Il va droit à un des volumes perdu dans le tas et commence à feuilleter les pages. Au bout d’une minute, il trouve ce qu’il cherchait et pose sur son bureau le manuel ouvert.
— Est-ce que c’est assez approchant de votre idée ?
Pitt et Dolan se penchent et examinent le plan détaillé d’un train d’atterrissage.
— Les roues, les différentes pièces et les dimensions sont exactement les mêmes, dit Dolan en tapotant du doigt le plan.
— De quel appareil s’agit-il ? demande Pitt.
— Un Boeing stratocruiser, répond Devine. En fait, je ne me trompais pas tellement tout à l’heure en parlant d’un B-29. Le stratocruiser était construit sur les plans du bombardier. Dans l’Armée de l’air, la version de l’appareil s’appelait un C-97.
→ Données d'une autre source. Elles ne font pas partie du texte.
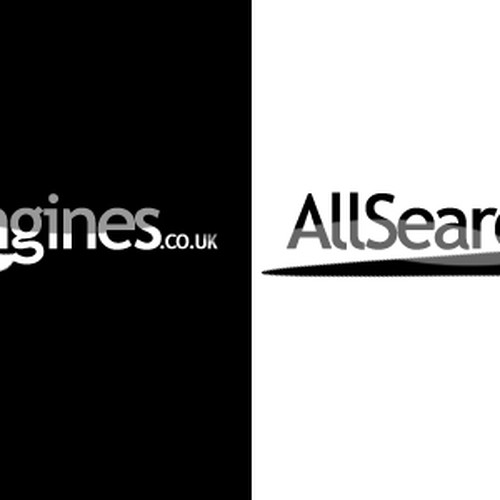 AllSearchEngines.co.uk - $400 Design by SG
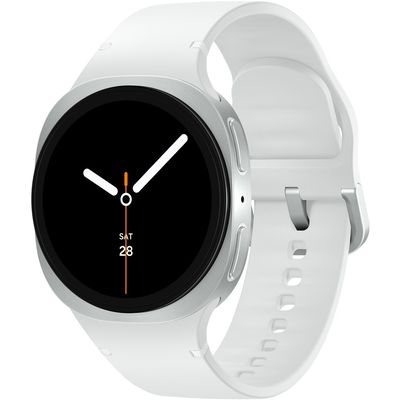 Samsung Galaxy Watch8 40mm stříbrné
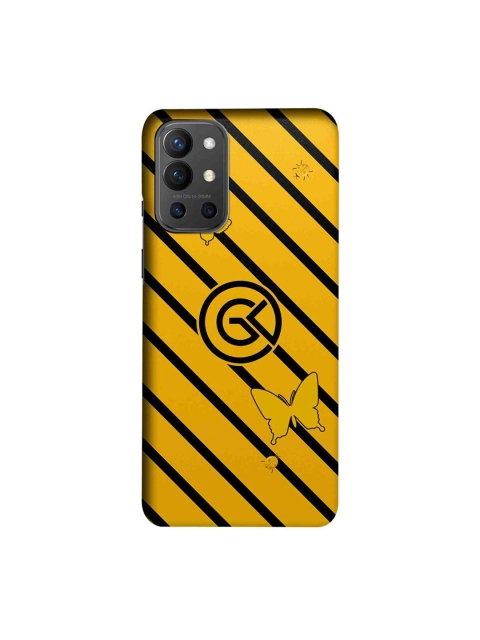

CelfieDesign Yellow Gauri Khan Rain Slim Case for OnePlus 9R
Pitt revient à la couverture du manuel et y voit une photo de l’avion en vol. L’appareil a un aspect étrange : son fuselage à double pont lui donne l’air d’une grosse baleine à deux ventres.
— Je me rappelle avoir vu ces avions quand j’étais gosse, dit Pitt. La Pan American s’en servait.
— Ainsi que les United, dit Devine. On leur faisait faire la ligne d’Honolulu. C’était un sacré bon appareil.
— Et maintenant ? demande Pitt à Dolan.
— Maintenant, je vais expédier le numéro de série du train chez Boeing, à Seattle, en leur demandant de le comparer avec les appareils du même type. D’autre part, je vais appeler le National Transportation Safety Board (Organisme chargé de la sécurité du transport aérien) à Washington qui me dira si un stratocruiser d’une ligne commerciale s’est perdu sur le continent américain.
— Et si on découvre qu’il en manque un, en effet ?
— La FA.A. ouvrira une enquête officielle sur ce mystère, dit Dolan. Et nous verrons ce qu’elle nous apprendra.